ROS on conda is great, because…
In essence, having ROS on conda provides:
- A unified way to install ROS binaries on Windows, OS X or any Linux distribution (Fedora, Ubuntu 16.04, Ubuntu 19.10 …)
- A way to seamlessly install different ROS distributions side-by-side — for example you could have two environments, one with ROS kinetic, and the other with ROS melodic
- Switching between different Python versions for your entire environment (packages are available for Python 2.7, 3.6 and 3.7)
- It’s much simpler to create conda packages than Debian packages, and to set up custom (or even private) channels to distribute them
- The conda packages usually live in your home directory — even without root access you can use the ROS stack
- Cutting-edge data science packages that already live on conda-forge without having to wait for Linux distributions to catch up
With this blog post, I am happy to announce that the ROS core packages for ROS Melodic are readily available on conda-forge. The packages are so-far built for OS X and x64 Linux.
To get started, it’s advisable to download and install Miniconda. Then you can install the ROS packages by running:
# create a new environmnet named ros
conda create --name ros --channel conda-forge
ros-core \
ros-actionlib \
ros-dynamic-reconfigure
python=X.X # select your desired Python version here (2.7, 3.6, 3.7)conda activate ros
...
now you can use any ros command from the core set, such as
roscore
roslaunch ...
rostopic ...
rosnode ...
For Windows support, Sean Yen has recently made great progress on building some of the required low-level libraries with conda, as well as OGRE 3D (necessary for RViz) and libignition (necessary for Gazebo).
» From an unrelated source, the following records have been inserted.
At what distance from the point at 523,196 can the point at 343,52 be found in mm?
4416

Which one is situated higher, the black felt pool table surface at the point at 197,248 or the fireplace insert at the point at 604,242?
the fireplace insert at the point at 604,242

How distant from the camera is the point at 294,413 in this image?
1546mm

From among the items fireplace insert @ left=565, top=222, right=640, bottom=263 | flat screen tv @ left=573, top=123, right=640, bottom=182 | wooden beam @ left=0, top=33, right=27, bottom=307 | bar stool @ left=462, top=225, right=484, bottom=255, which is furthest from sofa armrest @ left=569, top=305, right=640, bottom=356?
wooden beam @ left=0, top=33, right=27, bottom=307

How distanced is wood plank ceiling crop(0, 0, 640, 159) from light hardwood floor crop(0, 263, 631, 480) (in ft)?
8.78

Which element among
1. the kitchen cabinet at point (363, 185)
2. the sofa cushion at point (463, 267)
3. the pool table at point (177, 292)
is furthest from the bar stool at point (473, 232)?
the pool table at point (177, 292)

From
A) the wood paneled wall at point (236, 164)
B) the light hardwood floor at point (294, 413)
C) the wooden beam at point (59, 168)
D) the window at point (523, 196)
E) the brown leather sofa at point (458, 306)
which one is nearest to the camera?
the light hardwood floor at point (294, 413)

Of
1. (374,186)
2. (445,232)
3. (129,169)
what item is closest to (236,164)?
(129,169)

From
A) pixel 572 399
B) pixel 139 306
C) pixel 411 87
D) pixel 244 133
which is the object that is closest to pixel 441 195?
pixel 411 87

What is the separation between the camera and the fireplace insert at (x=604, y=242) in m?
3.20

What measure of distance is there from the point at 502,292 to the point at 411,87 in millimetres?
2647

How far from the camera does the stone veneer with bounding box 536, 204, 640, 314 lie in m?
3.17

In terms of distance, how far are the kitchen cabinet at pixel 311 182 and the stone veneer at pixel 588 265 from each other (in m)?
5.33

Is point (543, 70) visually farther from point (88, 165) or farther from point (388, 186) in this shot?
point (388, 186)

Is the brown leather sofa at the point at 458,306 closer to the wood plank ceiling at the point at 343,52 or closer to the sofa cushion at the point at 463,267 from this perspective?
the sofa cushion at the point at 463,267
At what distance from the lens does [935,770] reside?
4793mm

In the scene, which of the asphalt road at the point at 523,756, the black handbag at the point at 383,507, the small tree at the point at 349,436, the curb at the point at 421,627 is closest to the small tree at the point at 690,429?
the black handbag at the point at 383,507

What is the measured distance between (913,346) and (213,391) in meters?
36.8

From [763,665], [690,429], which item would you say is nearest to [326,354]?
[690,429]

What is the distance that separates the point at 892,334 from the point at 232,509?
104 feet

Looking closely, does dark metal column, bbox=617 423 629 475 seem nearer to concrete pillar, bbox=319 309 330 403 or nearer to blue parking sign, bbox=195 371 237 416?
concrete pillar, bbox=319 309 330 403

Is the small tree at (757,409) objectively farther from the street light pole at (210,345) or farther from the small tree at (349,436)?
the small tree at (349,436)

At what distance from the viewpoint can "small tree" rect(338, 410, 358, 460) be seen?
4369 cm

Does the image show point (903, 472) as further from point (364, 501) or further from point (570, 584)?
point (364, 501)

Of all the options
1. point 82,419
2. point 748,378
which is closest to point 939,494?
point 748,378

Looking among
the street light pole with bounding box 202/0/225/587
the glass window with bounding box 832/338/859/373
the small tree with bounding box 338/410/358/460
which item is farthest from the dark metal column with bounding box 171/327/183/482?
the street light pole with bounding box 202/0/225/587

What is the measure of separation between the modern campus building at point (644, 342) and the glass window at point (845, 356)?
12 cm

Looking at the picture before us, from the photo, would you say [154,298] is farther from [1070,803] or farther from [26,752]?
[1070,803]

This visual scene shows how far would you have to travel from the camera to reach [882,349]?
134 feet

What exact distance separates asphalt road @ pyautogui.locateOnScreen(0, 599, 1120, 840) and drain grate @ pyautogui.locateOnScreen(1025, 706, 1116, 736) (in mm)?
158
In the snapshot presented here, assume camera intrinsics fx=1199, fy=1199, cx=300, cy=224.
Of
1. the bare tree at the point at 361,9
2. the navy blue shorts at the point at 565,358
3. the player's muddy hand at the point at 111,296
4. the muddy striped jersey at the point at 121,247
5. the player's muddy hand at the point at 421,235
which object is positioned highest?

This makes me confident that with his deep knowledge of Windows & ROS, we’ll be able to support Windows for the ROS melodic core packages on conda soon — then we will have a truly unified and flexible way of installing ROS binaries across platforms.
If you are interested in helping out, feel free to get in touch with me at email, twitter, or visit our chat room over on https://gitter.im/RoboStack/Lobby
This work is far from finished, but maintaining all of these recipes alone is a huge burden. With tools like superflore and rosdistro some tasks can be automated, but implementing this automation as a GitHub bot and maintaining it requires some love from the community!
A huge thanks to Sean Yen and Loïc Estève for being co-maintainers on all of the existing recipes, as well as to the entire conda-forge community who build the amazing tools that automate the build infrastructure so well. Also, I guess we have to thank Microsoft for being so generous with Azure instances and the Anaconda Inc. team for building such a fantastic open source package manager, and hosting all these packages for free for the community.
Obviously, also a shout-out to my employer QuantStack for allowing me to do this, and introducing me into the wonderful world of conda packaging. Looking forward to an exciting 2020 with more developments in the conda/mamba realm coming in!
About the author
Wolf Vollprecht has worked with ROS ever since the first robotic project he was part of (the BeachBot). Currently he is working at QuantStack in Paris. His focus is the C++ Library xtensor (NumPy but for C++), and tools that combine the strengths of the data science eco-system with ROS, such as this project, or jupyter-ros.
QuantStack is a team of open source developers based in Europe and contributors of major open-source projects for scientific computing, who are passionate about science and technology.